Pulmonary Rehabilitation - Usually patients in Stage II and higher attend pulmonary rehabilitation. This is a whole package of therapies that are designed to minimize the impact of COPD, making patients as fit and as healthy as they can be, despite their limitations, according to Lawrence. Components include exercise, disease management training, nutrition advice, and counseling to help patients physically and emotionally participate in daily activities.


Supplemental Oxygen This prescribed treatment is used at any stage of COPD, but typically not until Stage IV, when a patient has low oxygen levels in her blood. Depending on when the oxygen in the blood is low, some patients use oxygen only while exercising; some only while sleeping; while most use supplemental oxygen a minimum of 15 hours a day or continuously.


Surgery - A loved one who suffers from Stage IV COPD may benefit from either lung transplant surgery or lung-volume reduction surgery (LVRS). Only a handful of patients will benefit from either surgery, and the type of surgery depends on the patient, the expertise of the care center, and the distribution of the emphysema, says Doherty. An LVRS basically trims the areas of the lungs that aren't functional. With lung transplant surgery, COPD patients usually only receive one new lung.

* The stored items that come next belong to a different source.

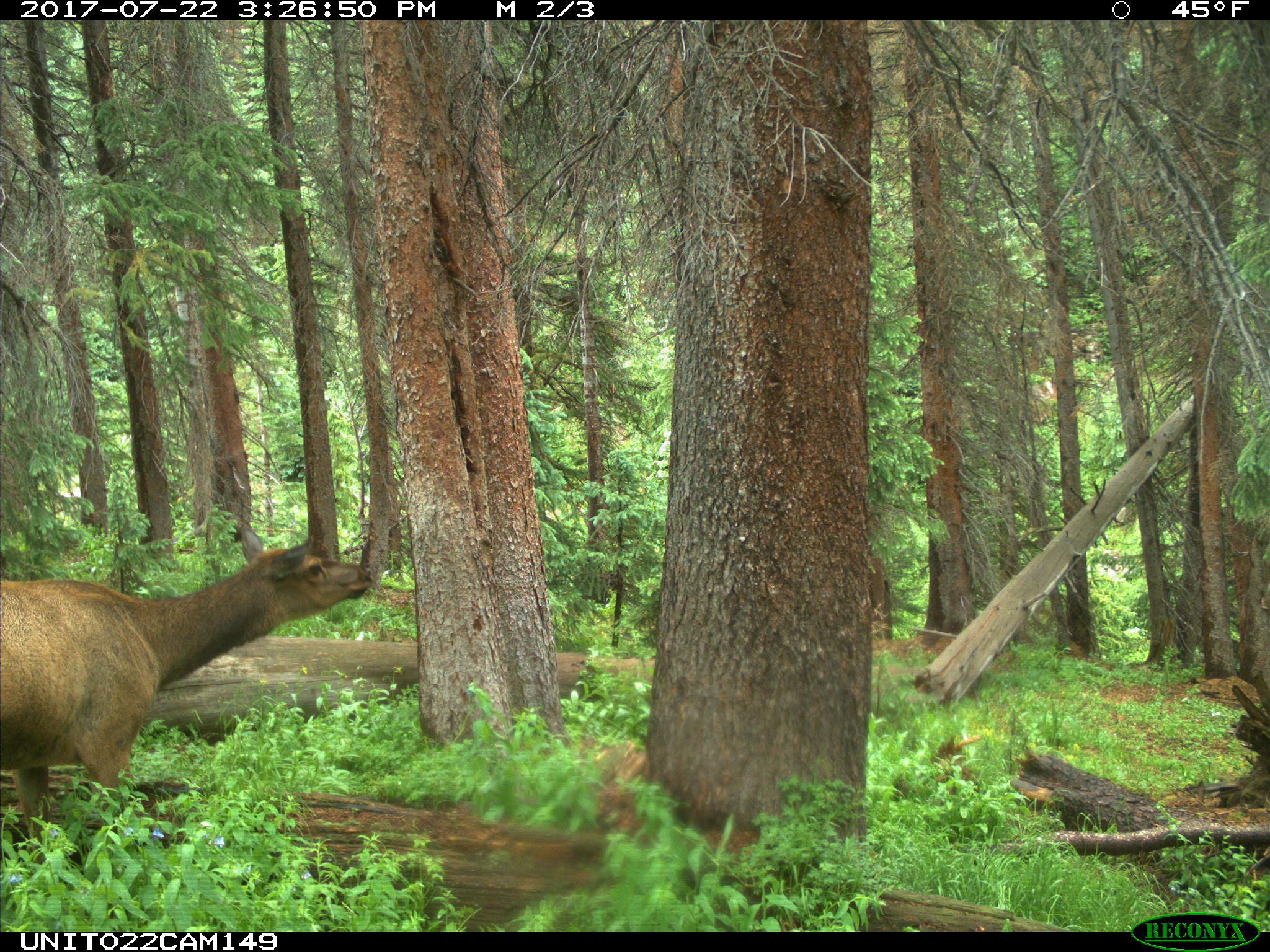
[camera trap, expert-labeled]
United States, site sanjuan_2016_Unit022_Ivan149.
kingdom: Animalia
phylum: Chordata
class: Mammalia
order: Artiodactyla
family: Cervidae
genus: Cervus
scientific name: Cervus elaphus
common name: red deer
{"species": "Cervus elaphus (red deer)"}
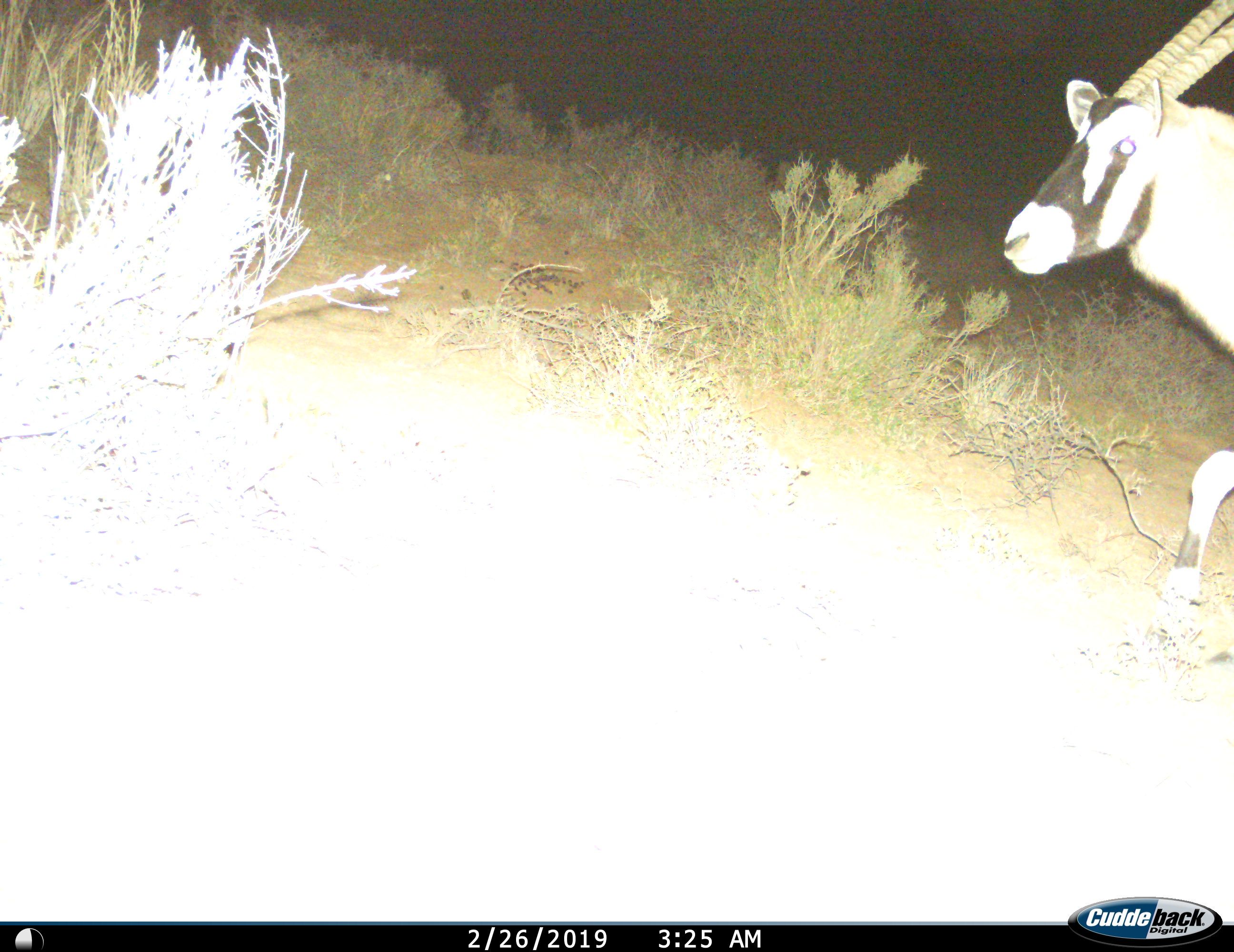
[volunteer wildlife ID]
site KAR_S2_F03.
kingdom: Animalia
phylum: Chordata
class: Mammalia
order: Artiodactyla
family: Bovidae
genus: Oryx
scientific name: Oryx gazella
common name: gemsbok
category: oryx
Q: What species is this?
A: Oryx (gemsbok) (Oryx gazella).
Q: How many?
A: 1.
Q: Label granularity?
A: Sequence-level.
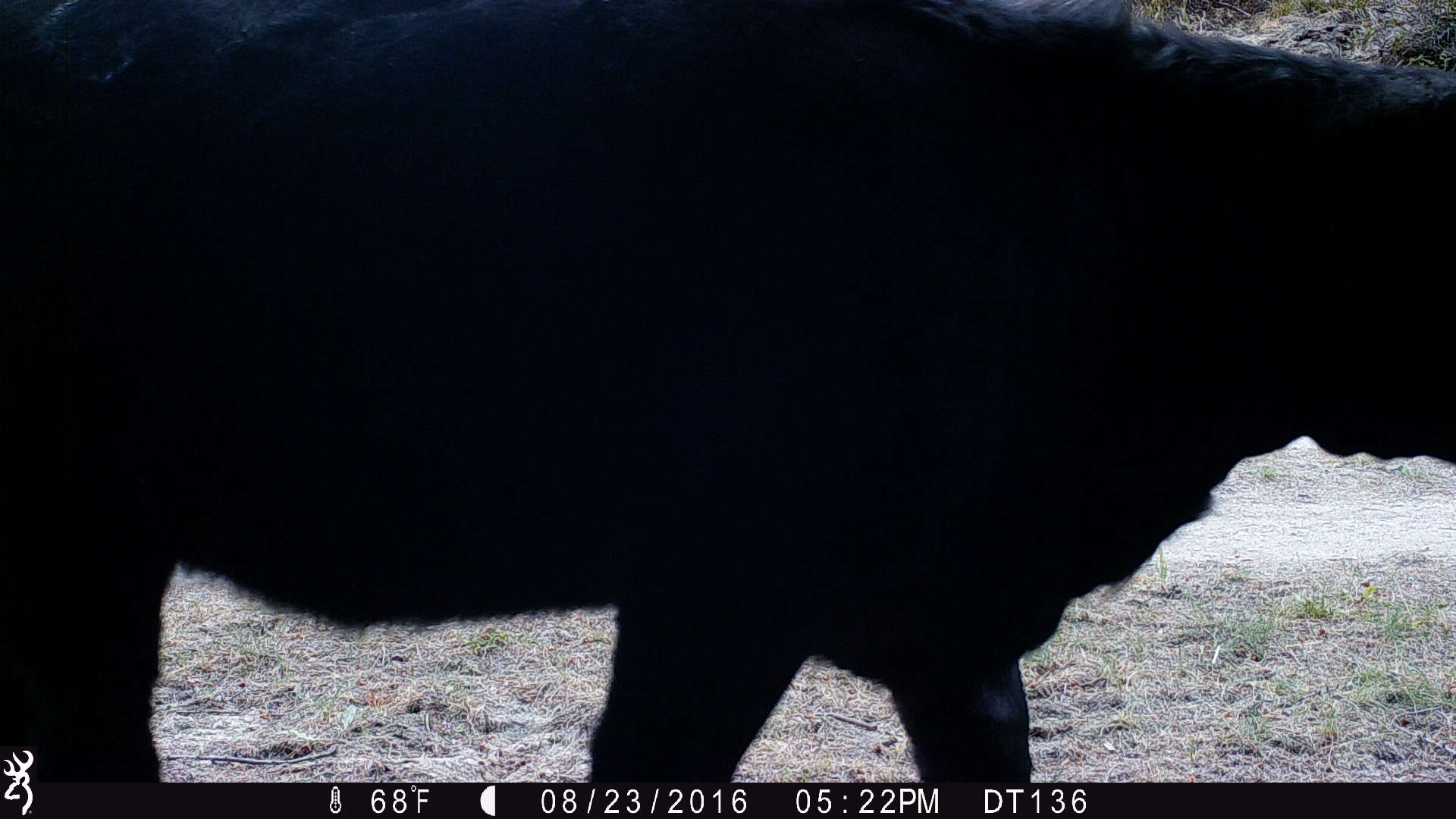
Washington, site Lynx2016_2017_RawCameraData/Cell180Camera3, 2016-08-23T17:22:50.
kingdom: Animalia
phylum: Chordata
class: Mammalia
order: Artiodactyla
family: Bovidae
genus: Bos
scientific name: Bos taurus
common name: domestic cattle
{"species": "domestic cattle (Bos taurus)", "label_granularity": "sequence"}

For seniors with COPD, the National Lung Health Education Program advises self-care is important. Preventive habits include good hygiene such as frequent hand washing, getting scheduled flu and pneumococcal vaccines, staying out of crowds during winter, good nutrition, and regular exercise.


Support groups such as the American Lung Association's Better Breathers Clubs are also helpful. It's vital that patients still lead an active social life.